He descended to the dining-room with the air of a man who already felt the cares of high responsibility upon his shoulders. His head was erect and his chest thrown forward. He was ten years younger; his manner was alert, assured, and gracious. As he passed through the halls he was impatient of the familiar settings of Government House; they seemed to him like the furnishings of a hotel where he had paid his bill, and where his luggage was lying strapped for departure in the hallway.

In his library he saw on his table a number of papers lying open waiting for his signature, the dog-tax among the others. He smiled to remember how important it had seemed to him in the past—in that past of indolence and easy content. Now he was on fire to put this rekindled ambition to work, to tell the woman who had lighted it that it was all from her and for her, that without her he had existed, that now he had begun to live.

They had never found him so delighful{sic} as he appeared that night. He was like a man on the eve of a holiday. He made a jest of his past efforts; he made them see, as he now saw it for the first time, that side of the life of the Windless Isles which was narrow and petty, even ridiculous. He talked of big men in a big way; he criticised, and expounded, and advanced his own theories of government and the proper control of an empire.

Collier, who had returned from his unsuccessful search of the plantations, shook his head.

“It’s a pity you are not in London now,” he said, sincerely. “They need some one there who has been on the spot. They can’t direct the colonies from what they know of them in Whitehall.”

Sir Charles fingered the dinner cloth nervously, and when he spoke, fixed his eyes anxiously upon Miss Cameron.

“Do you know,” he said, “I have been thinking of doing that very thing, of resigning my post here and going back, entering Parliament, and all the rest of it.”

His declaration met with a unanimous chorus of delight. Miss Cameron nodded her head with eager approval.

“Yes, if I were a man, that is where I should wish to be,” she said, “at the heart of it. Why, whatever you say in the House of Commons is heard all over the world the next morning.”

Sir Charles felt the blood tingle in his pulses. He had not been so stirred in years. Her words ran to his head like wine.

Mr. Collier raised his glass.

“Here’s to our next meeting,” he said, “on the terrace of the House of Commons.”

But Miss Cameron interrupted. “No; to the Colonial Secretary,” she amended.

“Oh yes,” they assented, rising, and so drank his health, smiling down upon him with kind, friendly glances and good-will.

“To the Colonial Secretary,” they said. Sir Charles clasped the arms of his chair tightly with his hands; his eyes were half closed, and his lips pressed into a grim, confident smile. He felt that a single word from her would make all that they suggested possible. If she cared for such things, they were hers; he had them to give; they were ready lying at her feet. He knew that the power had always been with him, lying dormant in his heart and brain. It had only waited for the touch of the Princess to wake it into life.
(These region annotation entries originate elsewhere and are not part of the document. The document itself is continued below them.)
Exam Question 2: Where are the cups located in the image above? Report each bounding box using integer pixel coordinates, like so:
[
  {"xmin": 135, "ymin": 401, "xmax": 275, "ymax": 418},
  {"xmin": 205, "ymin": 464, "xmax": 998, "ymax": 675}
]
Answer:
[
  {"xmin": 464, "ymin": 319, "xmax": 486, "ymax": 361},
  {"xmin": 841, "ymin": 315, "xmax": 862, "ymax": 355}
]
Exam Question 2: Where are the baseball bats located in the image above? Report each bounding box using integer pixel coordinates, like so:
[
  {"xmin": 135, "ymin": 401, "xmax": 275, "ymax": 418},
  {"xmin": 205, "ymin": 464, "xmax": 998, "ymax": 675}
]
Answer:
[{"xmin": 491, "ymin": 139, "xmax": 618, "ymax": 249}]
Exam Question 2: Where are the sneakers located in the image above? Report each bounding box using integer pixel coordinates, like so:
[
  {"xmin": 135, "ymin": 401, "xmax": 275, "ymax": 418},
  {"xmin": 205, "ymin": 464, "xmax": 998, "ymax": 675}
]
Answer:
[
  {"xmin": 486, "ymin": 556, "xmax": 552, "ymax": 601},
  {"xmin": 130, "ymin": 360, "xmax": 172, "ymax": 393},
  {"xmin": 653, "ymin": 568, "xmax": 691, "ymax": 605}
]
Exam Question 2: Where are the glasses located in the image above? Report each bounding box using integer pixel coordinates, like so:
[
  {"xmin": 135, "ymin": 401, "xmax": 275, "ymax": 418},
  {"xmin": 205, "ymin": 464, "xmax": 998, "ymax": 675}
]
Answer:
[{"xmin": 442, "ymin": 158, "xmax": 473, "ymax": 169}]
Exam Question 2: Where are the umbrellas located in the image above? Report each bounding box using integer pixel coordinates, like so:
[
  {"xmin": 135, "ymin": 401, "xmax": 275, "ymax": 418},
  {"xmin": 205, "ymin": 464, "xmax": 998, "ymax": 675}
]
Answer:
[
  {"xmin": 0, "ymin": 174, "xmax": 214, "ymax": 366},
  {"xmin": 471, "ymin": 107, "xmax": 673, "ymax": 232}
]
The American visitors were to sail for the mainland the next day, but he had come to know them so well in the brief period of their visit that he felt he dared speak to her that same night. At least he could give her some word that would keep him in her mind until they met again in London, or until she had considered her answer. He could not expect her to answer at once. She could take much time. What else had he to do now but to wait for her answer? It was now all that made life.

Collier and his wife had left the veranda and had crossed the lawn towards the water’s edge. The moonlight fell full upon them with all the splendor of the tropics, and lit the night with a brilliant, dazzling radiance. From where Miss Cameron sat on the veranda in the shadow, Sir Charles could see only the white outline of her figure and the indolent movement of her fan. Collier had left his wife and was returning slowly towards the step. Sir Charles felt that if he meant to speak he must speak now, and quickly. He rose and placed himself beside her in the shadow, and the girl turned her head inquiringly and looked up at him.

But on the instant the hush of the night was broken by a sharp challenge, and the sound of men’s voices raised in anger; there was the noise of a struggle on the gravel, and from the corner of the house the two sentries came running, dragging between them a slight figure that fought and wrestled to be free.

Sir Charles exclaimed with indignant impatience, and turning, strode quickly to the head of the steps.

“What does this mean?” he demanded. “What are you doing with that man? Why did you bring him here?”

As the soldiers straightened to attention, their prisoner ceased to struggle, and stood with his head bent on his chest. His sombrero was pulled down low across his forehead.

“He was crawling through the bushes, Sir Charles,” the soldier panted, “watching that gentleman, sir,”—he nodded over his shoulder towards Collier. “I challenged, and he jumped to run, and we collared him. He resisted, Sir Charles.”

The mind of the Governor was concerned with other matters than trespassers.

“Well, take him to the barracks, then,” he said. “Report to me in the morning. That will do.”

The prisoner wheeled eagerly, without further show of resistance, and the soldiers closed in on him on either side. But as the three men moved away together, their faces, which had been in shadow, were now turned towards Mr. Collier, who was advancing leisurely, and with silent footsteps, across the grass. He met them face to face, and as he did so the prisoner sprang back and threw out his arms in front of him, with the gesture of a man who entreats silence. Mr. Collier halted as though struck to stone, and the two men confronted each other without moving.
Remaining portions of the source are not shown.